=== Consigna 1 ===
Indique si cada afirmación concuerda con el texto sobre la covid, China y Rusia, respondiendo sí o no y citando literalmente las palabras del texto que lo deciden. (a) China solo reconoce 6.479 fallecidos según la OMS. (b) Las vacunas que funcionan llegaron de Rusia. (c) Los medios occidentales protestaron contra la actuación de Putin en Chechenia.
=== Consigna 2 ===
Redacte la continuación del texto sobre la covid, China y Rusia a partir de su última oración.

=== Texto extraído ===
::::::
La covid, y a veces parece que ya se hubiese olvidado, comenzó en China, que no fue leal entonces con el resto del mundo. Y su cura no llegó de China o Rusia: es el vilipendiando Occidente el que ha inventado y distribuido las vacunas que funcionan. El Partido Comunista que manda en China tardó en reconocer la enfermedad y permitió que sus nacionales siguiesen viajando por todo el planeta cuando ya eran conscientes del problema. Los honorables ciudadanos chinos que se atrevieron a alertar del virus en su inicio fueron objeto de represión. Las cifras de la enfermedad allí se manipulan groseramente (no es posible que en España, con 47 millones de habitantes, estemos ya en cien mil muertos reconocidos –que son más–, mientras que la gigantesca china de los 1.400 millones de almas y donde comenzó la epidemia solo reconoce 6.479 fallecidos, según la OMS). Además, las autoridades chinas, que no los ciudadanos chinos, han torpedeado una investigación internacional a fondo sobre el origen de la epidemia en Wuhan y han difundido desde su Ministerio de Exteriores bulos extravagantes, como que fueron soldados estadounidenses los que llevaron allí el virus. Por último, se da la paradoja que el país donde comenzó todo ha hecho un estupendo negocio vendiendo material sanitario –mascarillas, epis y test– a todo el planeta.
En cuanto a Rusia, los medios, pensadores y políticos occidentales fueron contemplando sin pestañear ni quejarse cómo Putin se imponía en Chechenia a sangre y fuego, y luego continuaba su expansión con sueños de restauración imperial en Georgia, Crimea y finalmente, Ucrania. No quisimos saber nada. Obama resultó un Zapatero buenísimo y miope. Y más tarde estábamos muy ocupados poniendo a parir a Trump, mientras el zar rubio de la KGB nos iba tomando la medida y se envalentonaba.
::::::
=== Segmento de datos ===
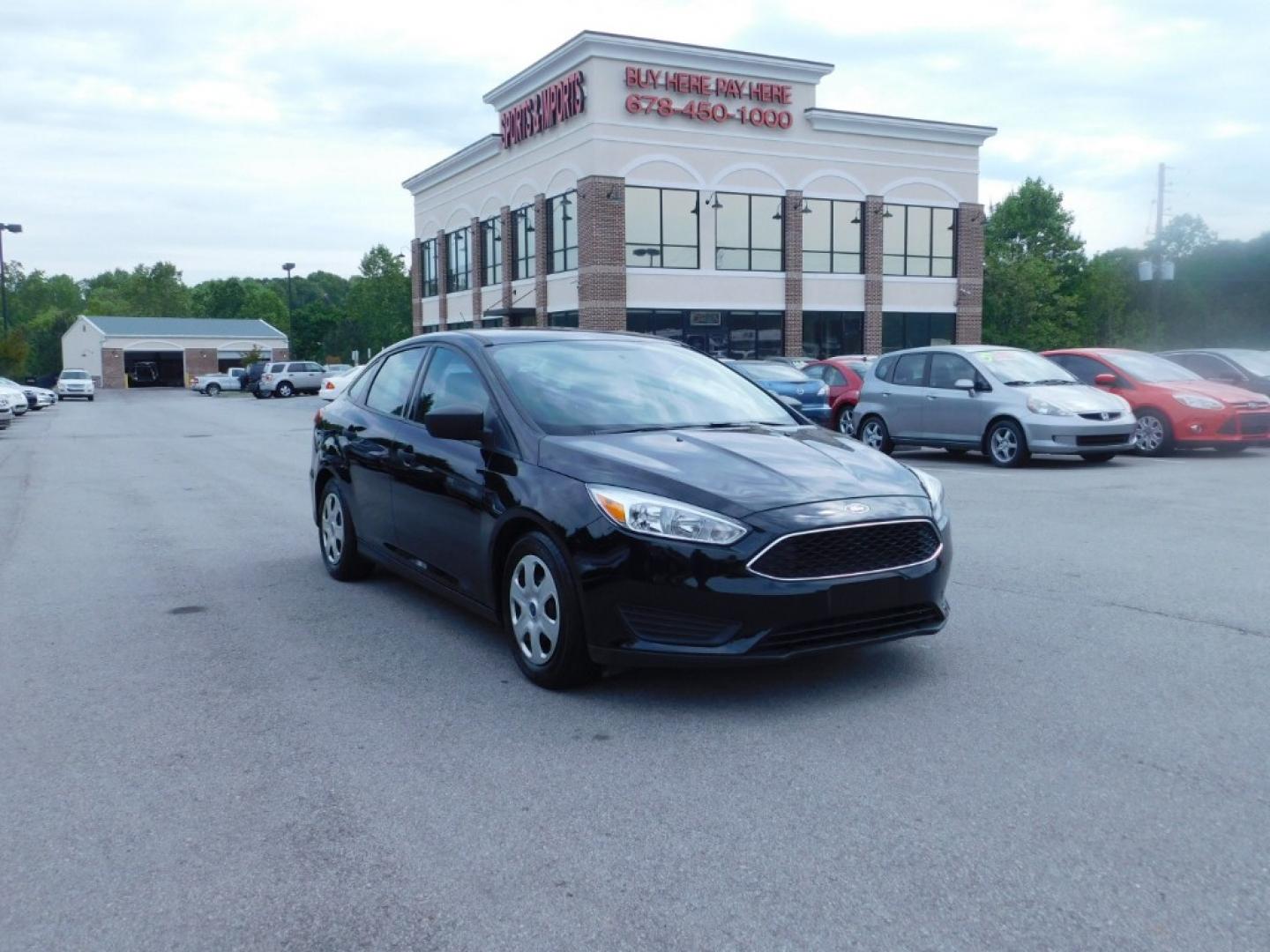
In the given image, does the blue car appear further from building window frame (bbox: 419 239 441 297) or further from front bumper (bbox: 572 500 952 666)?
::::::
=== Resultado 1 ===
(a) Sí: «solo reconoce 6.479 fallecidos, según la OMS».
(b) No: «Y su cura no llegó de China o Rusia».
(c) No: «fueron contemplando sin pestañear ni quejarse cómo Putin se imponía en Chechenia a sangre y fuego».

=== Resultado 2 ===
Lo sucedido tal vez tenga un inesperado epílogo positivo. Occidente podría reconciliarse con sus valores, que son la libertad, la seguridad jurídica, la raíz cristiana y los pilares de la filosofía griega y el derecho romano. Sería tiempo de reivindicar y defender activamente nuestro modelo, que con todos sus defectos parece más honorable y eficaz que las dictaduras unipersonales de culto al líder y control social de Putin y Xi. Ahora bien, costará enarbolar la bandera de la democracia liberal con paladines del calibre de Biden, un veterano burócrata del Senado que ya no puede más; Boris, un comediante populista a la baja; Macron, un figurín de mucho porte y magros hechos; o el irrelevante egotista de principios perfectamente elásticos que soportamos en la Moncloa. Tampoco ayuda una intelectualidad que mayormente habla de su ombligo, y que dedica más tiempo al polisexo multibinario antipatriarcal y a la nueva religión verde que a denunciar el mal que compromete el futuro de todos.